ยท4 min read

How We Won Best Google Cloud at HackHarvard: Building ReAlive

hackathongoogle-cloudproject

Two months ago, I was eating pani puri on Brigade Road in Bangalore. Now I'm standing in a lecture hall at Harvard University, watching a judge nod while my teammate demos an app that generates soundscapes for old photographs. We won Best Google Cloud. At Harvard. In my first US hackathon.

I need to talk about this.

The Idea

My teammate pulled out his phone and showed us a black-and-white photo of his grandfather standing in a garden. "What if," he said, "you could hear what this photo sounded like?" Not just generic background music. Actually hear the birds in that garden, the wind through those specific trees, the ambient sounds of that era and place.

That's ReAlive. An AI pipeline that takes an old photograph and generates a contextually accurate audio experience for it, bringing the image to life through sound.

The Technical Pipeline

We had 36 hours, so every architectural decision was about speed and feasibility.

Depth Mapping. We used MiDaS (from Intel ISL) to generate monocular depth maps from the input photograph. This gives us a 3D understanding of the scene, what's in the foreground, what's in the background, how the space is structured. For spatial audio, this is essential. A bird in the background should sound distant. A stream in the foreground should feel close.

Scene Recognition. Google Cloud Vision API for object and scene detection. We identify elements in the photo: trees, water, buildings, people, animals, vehicles. Each detected element maps to a sound category. A garden with trees and birds gets wind and birdsong. A street scene with cars gets traffic ambience. We built a mapping layer that translates vision labels to audio categories with confidence weighting.

Audio Synthesis. This was the trickiest part. We used a combination of the Google Cloud Text-to-Speech API for narration elements and a curated library of spatial audio samples mapped to scene categories. The depth map informed the spatial positioning, using stereo panning and volume attenuation based on estimated distance from the camera.

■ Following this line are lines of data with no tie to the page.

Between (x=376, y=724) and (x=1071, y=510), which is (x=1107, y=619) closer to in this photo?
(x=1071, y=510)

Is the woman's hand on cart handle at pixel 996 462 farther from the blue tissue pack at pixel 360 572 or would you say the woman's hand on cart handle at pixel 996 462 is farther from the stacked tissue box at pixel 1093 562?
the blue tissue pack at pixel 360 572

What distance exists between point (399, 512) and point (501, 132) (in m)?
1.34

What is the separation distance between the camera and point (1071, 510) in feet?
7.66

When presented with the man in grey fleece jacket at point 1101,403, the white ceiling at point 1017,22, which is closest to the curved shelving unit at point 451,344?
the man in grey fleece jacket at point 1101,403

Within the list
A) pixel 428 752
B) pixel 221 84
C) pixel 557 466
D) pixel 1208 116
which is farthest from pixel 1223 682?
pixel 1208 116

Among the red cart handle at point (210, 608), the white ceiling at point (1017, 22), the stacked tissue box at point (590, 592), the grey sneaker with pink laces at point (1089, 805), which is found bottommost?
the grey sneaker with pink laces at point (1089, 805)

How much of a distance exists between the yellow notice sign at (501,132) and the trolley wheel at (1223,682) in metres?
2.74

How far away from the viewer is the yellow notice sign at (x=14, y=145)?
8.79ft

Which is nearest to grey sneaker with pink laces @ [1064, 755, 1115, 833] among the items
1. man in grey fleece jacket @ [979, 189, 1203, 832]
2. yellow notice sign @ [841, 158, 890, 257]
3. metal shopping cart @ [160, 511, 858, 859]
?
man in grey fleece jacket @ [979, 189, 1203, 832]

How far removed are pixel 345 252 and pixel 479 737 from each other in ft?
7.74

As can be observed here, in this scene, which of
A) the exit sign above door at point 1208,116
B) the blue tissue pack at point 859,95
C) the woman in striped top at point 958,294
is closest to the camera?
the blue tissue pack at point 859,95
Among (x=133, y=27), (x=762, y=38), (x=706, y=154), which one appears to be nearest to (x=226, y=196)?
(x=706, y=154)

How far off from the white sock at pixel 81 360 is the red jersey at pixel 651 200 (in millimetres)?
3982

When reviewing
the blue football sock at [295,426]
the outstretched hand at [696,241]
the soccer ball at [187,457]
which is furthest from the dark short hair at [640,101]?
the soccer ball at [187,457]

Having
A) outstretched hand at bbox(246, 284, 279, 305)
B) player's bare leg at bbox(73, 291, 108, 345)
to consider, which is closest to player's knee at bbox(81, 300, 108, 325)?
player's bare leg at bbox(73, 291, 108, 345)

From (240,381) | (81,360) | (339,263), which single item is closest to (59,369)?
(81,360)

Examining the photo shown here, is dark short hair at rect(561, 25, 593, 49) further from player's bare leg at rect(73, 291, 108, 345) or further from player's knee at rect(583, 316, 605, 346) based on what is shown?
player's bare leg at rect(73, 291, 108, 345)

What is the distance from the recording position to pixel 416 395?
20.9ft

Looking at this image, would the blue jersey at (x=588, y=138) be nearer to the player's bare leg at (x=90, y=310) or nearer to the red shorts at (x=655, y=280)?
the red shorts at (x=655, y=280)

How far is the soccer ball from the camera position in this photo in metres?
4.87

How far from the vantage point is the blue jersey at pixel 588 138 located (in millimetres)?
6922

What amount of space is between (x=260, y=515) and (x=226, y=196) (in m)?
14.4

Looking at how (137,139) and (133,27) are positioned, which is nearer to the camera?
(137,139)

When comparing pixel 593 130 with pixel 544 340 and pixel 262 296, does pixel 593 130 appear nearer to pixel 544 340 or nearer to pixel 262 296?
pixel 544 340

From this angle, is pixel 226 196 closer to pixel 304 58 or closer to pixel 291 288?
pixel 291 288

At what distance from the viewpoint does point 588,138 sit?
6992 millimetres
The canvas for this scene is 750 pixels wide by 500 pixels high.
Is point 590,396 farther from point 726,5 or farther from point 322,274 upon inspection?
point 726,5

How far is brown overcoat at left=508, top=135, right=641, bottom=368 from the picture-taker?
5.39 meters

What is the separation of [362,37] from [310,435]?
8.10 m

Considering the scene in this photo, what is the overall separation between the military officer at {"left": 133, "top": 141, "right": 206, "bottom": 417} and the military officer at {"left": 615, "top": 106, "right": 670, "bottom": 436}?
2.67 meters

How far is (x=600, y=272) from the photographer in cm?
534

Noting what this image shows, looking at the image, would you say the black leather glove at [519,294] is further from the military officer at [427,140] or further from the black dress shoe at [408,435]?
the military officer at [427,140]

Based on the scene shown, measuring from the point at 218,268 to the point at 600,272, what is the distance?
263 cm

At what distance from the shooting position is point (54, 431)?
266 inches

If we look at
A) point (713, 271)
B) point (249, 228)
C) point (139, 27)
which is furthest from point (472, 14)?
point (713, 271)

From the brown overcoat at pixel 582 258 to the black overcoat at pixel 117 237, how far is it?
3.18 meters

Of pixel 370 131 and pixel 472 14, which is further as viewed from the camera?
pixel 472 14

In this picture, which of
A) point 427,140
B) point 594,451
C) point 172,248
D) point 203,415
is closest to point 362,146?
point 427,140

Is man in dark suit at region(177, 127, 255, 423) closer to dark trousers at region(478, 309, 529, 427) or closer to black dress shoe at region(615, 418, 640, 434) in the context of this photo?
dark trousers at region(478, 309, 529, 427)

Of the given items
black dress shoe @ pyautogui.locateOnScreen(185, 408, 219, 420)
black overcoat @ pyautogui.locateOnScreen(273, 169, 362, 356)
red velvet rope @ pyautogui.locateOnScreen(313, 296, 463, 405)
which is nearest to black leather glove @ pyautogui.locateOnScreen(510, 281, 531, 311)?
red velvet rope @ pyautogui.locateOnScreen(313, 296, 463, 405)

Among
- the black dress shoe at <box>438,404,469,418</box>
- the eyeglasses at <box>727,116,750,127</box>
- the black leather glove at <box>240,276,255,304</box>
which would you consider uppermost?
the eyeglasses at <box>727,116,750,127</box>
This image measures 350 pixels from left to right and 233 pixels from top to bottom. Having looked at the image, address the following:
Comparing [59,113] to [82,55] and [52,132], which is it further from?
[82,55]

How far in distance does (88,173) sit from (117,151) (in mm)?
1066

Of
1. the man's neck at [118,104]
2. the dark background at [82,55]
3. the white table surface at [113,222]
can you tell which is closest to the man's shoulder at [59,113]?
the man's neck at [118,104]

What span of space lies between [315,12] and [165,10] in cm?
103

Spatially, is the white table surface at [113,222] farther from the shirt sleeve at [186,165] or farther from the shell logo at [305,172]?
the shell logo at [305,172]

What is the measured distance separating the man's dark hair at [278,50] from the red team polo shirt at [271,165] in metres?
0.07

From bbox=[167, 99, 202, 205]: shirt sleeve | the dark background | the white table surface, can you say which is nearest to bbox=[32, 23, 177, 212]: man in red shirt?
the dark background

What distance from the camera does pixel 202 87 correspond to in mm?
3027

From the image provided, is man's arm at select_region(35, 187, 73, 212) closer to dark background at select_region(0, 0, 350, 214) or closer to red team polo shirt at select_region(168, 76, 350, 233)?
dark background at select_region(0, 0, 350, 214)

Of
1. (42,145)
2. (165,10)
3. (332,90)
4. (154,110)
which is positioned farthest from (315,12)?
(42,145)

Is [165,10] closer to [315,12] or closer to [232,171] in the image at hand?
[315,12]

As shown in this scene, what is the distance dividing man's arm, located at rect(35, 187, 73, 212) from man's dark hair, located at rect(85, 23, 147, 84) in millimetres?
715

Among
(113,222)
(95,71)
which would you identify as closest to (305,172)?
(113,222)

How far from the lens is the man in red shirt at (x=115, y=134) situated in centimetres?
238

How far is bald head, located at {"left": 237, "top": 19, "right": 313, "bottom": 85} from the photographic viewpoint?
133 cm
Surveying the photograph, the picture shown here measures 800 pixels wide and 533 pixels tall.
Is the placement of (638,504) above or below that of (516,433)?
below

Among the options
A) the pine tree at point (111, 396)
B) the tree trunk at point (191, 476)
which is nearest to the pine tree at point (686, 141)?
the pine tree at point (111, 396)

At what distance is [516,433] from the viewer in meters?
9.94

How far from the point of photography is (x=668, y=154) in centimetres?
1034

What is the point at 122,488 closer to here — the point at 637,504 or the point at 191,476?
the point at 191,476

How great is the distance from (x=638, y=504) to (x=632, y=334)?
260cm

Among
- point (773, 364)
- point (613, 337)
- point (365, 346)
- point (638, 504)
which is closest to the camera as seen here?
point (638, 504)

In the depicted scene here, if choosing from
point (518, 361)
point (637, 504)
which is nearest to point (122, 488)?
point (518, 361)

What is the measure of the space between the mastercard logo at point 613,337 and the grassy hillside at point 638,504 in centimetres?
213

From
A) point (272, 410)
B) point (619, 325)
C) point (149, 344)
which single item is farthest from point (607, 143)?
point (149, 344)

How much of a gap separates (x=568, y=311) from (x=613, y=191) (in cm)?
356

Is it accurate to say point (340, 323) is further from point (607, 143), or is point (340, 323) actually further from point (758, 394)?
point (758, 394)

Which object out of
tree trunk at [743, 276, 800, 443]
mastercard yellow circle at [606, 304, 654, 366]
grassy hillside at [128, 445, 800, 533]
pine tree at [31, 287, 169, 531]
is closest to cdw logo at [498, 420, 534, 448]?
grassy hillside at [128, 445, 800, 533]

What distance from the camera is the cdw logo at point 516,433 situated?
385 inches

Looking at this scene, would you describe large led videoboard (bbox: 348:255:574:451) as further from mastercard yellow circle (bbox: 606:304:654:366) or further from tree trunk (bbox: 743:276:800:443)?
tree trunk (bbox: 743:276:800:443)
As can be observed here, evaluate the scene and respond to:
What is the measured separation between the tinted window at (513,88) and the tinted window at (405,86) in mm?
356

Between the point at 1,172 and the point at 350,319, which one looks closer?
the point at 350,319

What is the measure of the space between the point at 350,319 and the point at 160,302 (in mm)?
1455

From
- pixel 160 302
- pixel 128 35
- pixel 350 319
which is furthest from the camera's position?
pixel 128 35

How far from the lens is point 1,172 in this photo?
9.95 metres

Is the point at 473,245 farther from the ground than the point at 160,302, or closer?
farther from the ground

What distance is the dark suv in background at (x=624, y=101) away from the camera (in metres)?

The Glue: Google Cloud. Cloud Functions for the serverless backend. Cloud Storage for uploaded images and generated audio. Vision API and Text-to-Speech API for the AI heavy lifting. Cloud Run for the Streamlit frontend. All of it tied together with Python and held together with caffeine.

The 36-Hour Timeline

Hours 0-4: Brainstorming, rejecting three other ideas, settling on ReAlive. Team of four, two ML people (including me), one backend, one frontend-ish.

Hours 4-12: I built the depth mapping and scene recognition pipeline. Getting MiDaS to run fast enough for a demo was its own battle. We ended up using the smaller MiDaS v2.1 model and pre-computing depth maps.

Hours 12-24: Integration hell. The audio synthesis pipeline kept producing outputs that sounded like a haunted house instead of a peaceful garden. We rewrote the scene-to-sound mapping three times. At hour 18, someone accidentally deleted our Cloud Functions deployment. Good times.

Hours 24-33: Polish, bug fixes, slide deck. The demo came together around hour 30. We ran it on five different photos and it actually worked. The old garden photo produced gentle wind, distant birdsong, and soft rustling. I got chills.

Hours 33-36: Practice the pitch. Sleep was not involved.

The Demo Moment

When we played the generated audio for that garden photo in front of the judges, the room went quiet. One judge took off her headphones and said, "That's really beautiful." In a hackathon full of technically impressive projects, that emotional reaction is what set us apart.

What It Meant

Look, winning a prize at a hackathon is great for the resume. But for me, this was about something bigger. Two months into living in a completely new country, still figuring out how Celsius thermostats work, still missing my mom's cooking, still getting used to the fact that "how are you" is a greeting and not a question. Winning at Harvard felt like proof that I belong here. That the bet of leaving India for grad school is paying off.

We also mentored at HackGT9 and won Best AI/ML at HackUMass with Meta-Identity a few weeks later. October was a good month. I eventually distilled everything I learned into a post about how to win hackathons. But HackHarvard and ReAlive will always be the one I remember first.